In addition, the present disclosure also provides an image processing apparatus, an electronic device, a computer-readable storage medium, and a program, which can be used to implement any one of the image processing methods provided by the present disclosure, and the descriptions and corresponding descriptions of the corresponding technical solutions and the corresponding descriptions in the methods section are omitted for brevity.

Fig. 12 shows a block diagram of a motion recognition apparatus according to an embodiment of the present disclosure, which, as shown in fig. 12, includes:

a target part detection module 10, configured to detect a target part of a human face in a detection image;

a target image intercepting module 20, configured to intercept, from the detection image, a target image corresponding to the target portion according to a detection result of the target portion;

and the action recognition module 30 is configured to recognize whether a set action is executed by the object to which the face belongs according to the target image.

In one possible implementation, the target portion detection module 10 includes:

In one possible implementation, the apparatus further includes:

In one possible implementation, the target portion includes a mouth, the face key points include a mouth key point and an eyebrow key point, and the target image capturing module 20 includes:

In one possible implementation, the action recognition module 30 includes:

the classification processing submodule is used for:

In one possible implementation, the apparatus further includes:

Fig. 13 shows a block diagram of a driver state analysis apparatus according to an embodiment of the present disclosure, which includes, as shown in fig. 13:

a driver image acquisition module 100 for acquiring a detection image for a driver;

a motion recognition module 200, configured to recognize whether a driver executes a set motion by using any one of the motion recognition apparatuses described above;

a state identification module 300 for determining the state of the driver based on the identified action.
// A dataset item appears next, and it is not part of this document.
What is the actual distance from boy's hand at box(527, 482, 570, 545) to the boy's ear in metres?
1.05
In one possible implementation, the apparatus further includes:

the action recognition module comprises:

a condition response submodule for recognizing whether the driver performs the set action using the action recognition device according to any one of claims 25 to 42 in response to the vehicle state information satisfying the set trigger condition.
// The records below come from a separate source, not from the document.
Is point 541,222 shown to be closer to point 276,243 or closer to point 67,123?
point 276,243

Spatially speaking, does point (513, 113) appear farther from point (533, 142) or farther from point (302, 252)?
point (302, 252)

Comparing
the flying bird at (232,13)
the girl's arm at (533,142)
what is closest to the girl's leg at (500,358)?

In one possible implementation, the apparatus further includes:

Fig. 14 is a block diagram illustrating a motion recognition device 800 according to an example embodiment. For example, the apparatus 800 may be a mobile phone, a computer, a digital broadcast terminal, a messaging device, a game console, a tablet device, a medical device, a fitness device, a personal digital assistant, or the like terminal.

Referring to fig. 14, the apparatus 800 may include one or more of the following components: processing component 802, memory 804, power component 806, multimedia component 808, audio component 810, input/output (I/O) interface 812, sensor component 814, and communication component 816.

The processing component 802 generally controls overall operation of the device 800, such as operations associated with display, telephone calls, data communications, camera operations, and recording operations. The processing components 802 may include one or more processors 820 to execute instructions to perform all or a portion of the steps of the methods described above. Further, the processing component 802 can include one or more modules that facilitate interaction between the processing component 802 and other components. For example, the processing component 802 can include a multimedia module to facilitate interaction between the multimedia component 808 and the processing component 802.

The memory 804 is configured to store various types of data to support operations at the apparatus 800. Examples of such data include instructions for any application or method operating on device 800, contact data, phonebook data, messages, pictures, videos, and so forth. The memory 804 may be implemented by any type or combination of volatile or non-volatile memory devices such as Static Random Access Memory (SRAM), electrically erasable programmable read-only memory (EEPROM), erasable programmable read-only memory (EPROM), programmable read-only memory (PROM), read-only memory (ROM), magnetic memory, flash memory, magnetic or optical disks.

Power components 806 provide power to the various components of device 800. The power components 806 may include a power management system, one or more power supplies, and other components associated with generating, managing, and distributing power for the apparatus 800.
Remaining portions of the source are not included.